« D’amères destinées poursuivent sur les Romains le meurtre d’un frère, depuis le jour où le sang innocent de Rémus a coulé sur la terre pour la malédiction de ses neveux ». Cette phrase d’Horace rappelle à quel point la violence est présente à Rome dès le mythe fondateur de la cité et le meurtre fratricide de Rémus par Romulus. Jean-Noël Robert fait de ce thème de la violence à Rome l’objet d’étude de son dernier ouvrage paru aux éditions Les Belles Lettres, L’Agonie d’une république : La violence à Rome au temps de César. L’auteur, latiniste, historien de Rome et directeur des collections Realia et des Guides Belles Lettres des Civilisations aux éditions Les Belles Lettres, précise que la définition et la conception de la violence a évolué depuis l’époque romaine et qu’aujourd’hui nous ne lui donnons plus le même sens. Ce terme n’a pas toujours été considéré négativement. Ainsi, sous la république romaine, la guerre est vue de manière positive car elle permet la sauvegarde de la cité lorsqu’il s’agit de protéger les citoyens d’un ennemi.
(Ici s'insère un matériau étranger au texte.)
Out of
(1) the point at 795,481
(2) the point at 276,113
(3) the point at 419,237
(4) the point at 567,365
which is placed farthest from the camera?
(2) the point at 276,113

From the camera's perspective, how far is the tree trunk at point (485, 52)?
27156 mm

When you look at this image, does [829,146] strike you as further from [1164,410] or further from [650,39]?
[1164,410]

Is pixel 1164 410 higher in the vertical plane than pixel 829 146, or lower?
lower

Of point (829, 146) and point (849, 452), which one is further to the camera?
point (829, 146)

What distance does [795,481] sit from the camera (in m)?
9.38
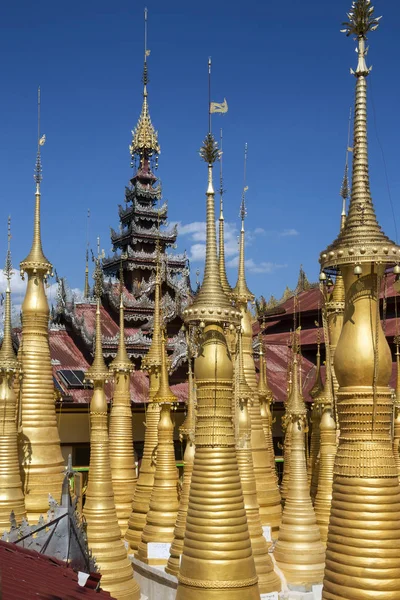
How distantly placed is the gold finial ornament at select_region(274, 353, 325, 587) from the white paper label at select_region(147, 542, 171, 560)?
2328mm

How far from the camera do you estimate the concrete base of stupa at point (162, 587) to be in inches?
499

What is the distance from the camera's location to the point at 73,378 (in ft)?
89.4

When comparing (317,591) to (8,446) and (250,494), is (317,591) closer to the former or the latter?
(250,494)

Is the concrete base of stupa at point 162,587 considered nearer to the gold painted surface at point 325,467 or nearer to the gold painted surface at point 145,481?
the gold painted surface at point 325,467

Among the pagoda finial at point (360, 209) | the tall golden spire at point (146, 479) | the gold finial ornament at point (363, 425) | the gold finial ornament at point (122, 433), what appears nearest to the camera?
the gold finial ornament at point (363, 425)

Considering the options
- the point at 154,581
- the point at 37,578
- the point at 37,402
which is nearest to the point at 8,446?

Selon l’auteur, les Romains ont également intégré à leur mode de vie certaines violences présentes au quotidien, dans les maisons, les spectacles, les actes religieux, la vie politique, la justice, etc. La violence est par conséquent une des règles de vie à Rome, c’est une norme à partir du moment où elle ne remet pas en question les valeurs de la cité que sont la fides, la pietas, la dignitas, la iusticia ou encore le mos maiorum. Ces vertus de la res publica permettent aux Romains de vivre ensemble et de se conduire en citoyens, c’est-à-dire en individus libres qui ne dépendent de personne, obéissant à la loi et non pas à un tyran ou à un maître. Toutefois, pour les Romains, la violence est la transgression de l’équilibre politique qui remet en cause les droits des citoyens. Cette violence a été exacerbée à différents moments de l’histoire de Rome et particulièrement au cours des deux derniers siècles de la république, des Gracques à Jules César. Dans ce livre, J.-N. Robert se demande quel lien peut être fait entre le développement de la violence et la fin de la république. Il cherche ainsi à savoir si la violence exacerbée échappant au contrôle de l’autorité républicaine est à l’origine de l’effondrement républicain.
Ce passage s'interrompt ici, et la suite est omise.